The hawks have instead urged, among other things, Washington to deploy special operations forces and airpower to attack ISIL in both Iraq and Syria while substantially boosting military aid to “moderate” rebel factions fighting to oust Assad.

Yet a third camp argues that the current fixation on ISIL — not to say the 13-year-old preoccupation with the Middle East more generally — is overdrawn and misplaced and that Washington needs to engage a serious threat reassessment and prioritise accordingly.

Noting disappointingly that Obama himself had identified “terrorism” as the greatest threat to the U.S. in a major foreign policy speech last month, political theorist Francis Fukuyama cited Russia’s recent annexation of Crimea and increased tensions over maritime claims between China and its U.S.-allied neighbours as greater causes for concern.

“He said virtually nothing about long-term responses to the two other big challenges to world order: Russia and China,” Fukuyama wrote in a Financial Times column entitled “ISIS risks distracting us from more menacing foes.”

In the face of ISIL’s advance, the administration appears to lean toward the “realist” camp, but, for a variety of reasons feels constrained in moving more decisively in its direction.

Indeed, at the outset of the crisis, both Obama and his secretary of state, John Kerry, made clear that they were open to at least consulting, if not cooperating with Tehran in dealing with the ISIL threat.

Kerry even sent his top deputy, William Burns, to explore those possibilities in a meeting with senior Iranian officials on the sidelines of nuclear negotiations in Vienna – the highest-level bilateral talks about regional-security issues the two governments have held in memory.

But the sudden emergence of a possible de facto U.S.-Iranian partnership propelled its many foes into action.
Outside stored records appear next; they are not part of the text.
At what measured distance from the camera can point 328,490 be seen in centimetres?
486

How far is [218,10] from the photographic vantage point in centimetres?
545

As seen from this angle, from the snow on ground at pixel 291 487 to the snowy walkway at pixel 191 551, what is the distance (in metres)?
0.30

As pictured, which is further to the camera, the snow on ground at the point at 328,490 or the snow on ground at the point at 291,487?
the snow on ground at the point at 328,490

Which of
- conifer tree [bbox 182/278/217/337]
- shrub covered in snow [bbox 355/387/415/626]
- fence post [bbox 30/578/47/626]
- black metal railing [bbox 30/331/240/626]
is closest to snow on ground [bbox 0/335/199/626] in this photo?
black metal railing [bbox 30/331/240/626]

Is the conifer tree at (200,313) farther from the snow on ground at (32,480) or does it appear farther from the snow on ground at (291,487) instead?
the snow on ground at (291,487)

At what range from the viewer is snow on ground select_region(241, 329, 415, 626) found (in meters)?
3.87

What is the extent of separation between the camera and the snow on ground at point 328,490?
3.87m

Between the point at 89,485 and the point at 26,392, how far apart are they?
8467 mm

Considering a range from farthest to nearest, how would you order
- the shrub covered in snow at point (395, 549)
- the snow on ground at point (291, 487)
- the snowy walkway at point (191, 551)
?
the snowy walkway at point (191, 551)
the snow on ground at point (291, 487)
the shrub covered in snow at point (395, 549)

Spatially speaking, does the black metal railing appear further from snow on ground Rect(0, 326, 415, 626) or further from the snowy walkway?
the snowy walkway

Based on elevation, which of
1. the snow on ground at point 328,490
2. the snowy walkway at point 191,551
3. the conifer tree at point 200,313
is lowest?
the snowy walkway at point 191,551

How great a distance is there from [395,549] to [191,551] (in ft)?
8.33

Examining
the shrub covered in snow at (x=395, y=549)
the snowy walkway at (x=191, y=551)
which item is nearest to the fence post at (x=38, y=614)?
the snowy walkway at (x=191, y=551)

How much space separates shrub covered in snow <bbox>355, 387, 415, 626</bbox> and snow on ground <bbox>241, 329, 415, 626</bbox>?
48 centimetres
These included not only neo-conservatives and other anti-Iran hawks, including the powerful Israel lobby here, but also Washington’s traditional regional allies, including Israel itself, as well as Saudi Arabia and the United Arab Emirates (UAE).

They have long feared a return to the pre-1979 era when Washington recognised Tehran as the Gulf’s pre-eminent power and, in any case, have repeatedly ignored U.S. appeals in the past to reconcile themselves to a new Iraq in which the majority Shi’a community will no longer accept Sunni predominance.

“Some [U.S. allies] worry that the U.S. is seeking a new alliance with Iran to supplant its old alliance system in the region,” wrote Michael Singh, a former Bush Middle East aide now with the pro-Israel Washington Institute for Near Policy (WINEP), on the same day of the Vienna meeting.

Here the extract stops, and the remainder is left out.